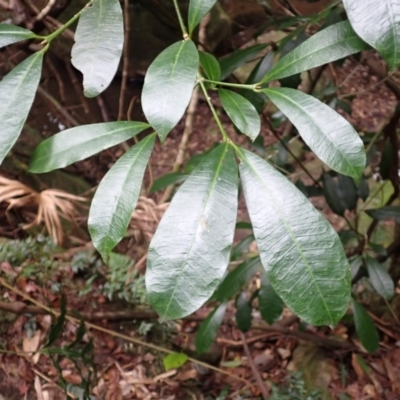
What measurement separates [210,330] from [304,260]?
772 millimetres

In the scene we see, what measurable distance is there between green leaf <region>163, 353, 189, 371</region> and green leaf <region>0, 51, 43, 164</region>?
106cm

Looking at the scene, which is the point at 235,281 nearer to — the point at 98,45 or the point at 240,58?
the point at 240,58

============================================================

▸ **Task brief**
Reproduce all of the data above word for word, but leave out the pictures.

▸ **Solution**
What measurement separates [210,330] from [304,260]?
772 millimetres

In the scene we see, what measurable distance is there between green leaf <region>163, 353, 189, 371</region> and green leaf <region>0, 51, 43, 164</region>?
106cm

Looking at the scene, which is the point at 235,281 nearer to — the point at 98,45 or the point at 240,58?
the point at 240,58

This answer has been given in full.